Single by Fiordaliso

from the album Non voglio mica la luna
- B-side: "Un tipo"
- Released: February 1984
- Label: Durium
- Songwriters: Zucchero Fornaciari, Luigi Albertelli, Enzo Malepasso
- Producers: Luigi Albertelli, Enzo Malepasso

Fiordaliso singles chronology
| "Oramai" (1983) | "Non voglio mica la luna" (1984) | "Li-be-llu-la" (1984) |

Audio
- "Non voglio mica la luna" on YouTube

= Non voglio mica la luna =

"Non voglio mica la luna" (transl. "I don't really ask for the moon") is a 1984 song composed by Zucchero Fornaciari, Luigi Albertelli and Enzo Malepasso, arranged by Vince Tempera and performed by Fiordaliso. The song premiered at the 34th edition of the Sanremo Music Festival, where it ranked fifth. It is Fiordaliso's signature song and her main commercial success.

==Track listing==

- 7" single
1. "Non voglio mica la luna" (Zucchero Fornaciari, Luigi Albertelli, Enzo Malepasso)
2. "Un tipo" (Luigi Albertelli, Enzo Malepasso)

==Charts==

===Weekly charts===

Weekly chart performance for "Non voglio mica la luna"
| Chart (1984) | Peak position |
|---|---|
| Italy (Musica e dischi) | 3 |

===Year-end charts===

| Chart (1984) | Peak position |
|---|---|
| Italy (Musica e dischi) | 34 |

==Cover versions==
The same year Daniela Romo adapted the lyrics in Spanish and included her version of the song, "Yo No Te Pido La Luna", in her album Amor prohibido; her version was a massive success in Latin America.
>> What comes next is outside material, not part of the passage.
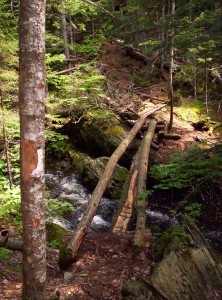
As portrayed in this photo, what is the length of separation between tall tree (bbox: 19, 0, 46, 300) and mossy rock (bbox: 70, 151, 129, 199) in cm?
690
Other Spanish-language cover versions of the song include those by Javiera Mena on her album Esquemas Juveniles; Sergio Dalma (who performed the song in a duet version with Romo during the 2012 Latin Grammy Awards), Diego Verdaguer, Pastora Soler, Soledad Pastorutti and MYA, as well as a Spanish version performed by Fiordaliso herself.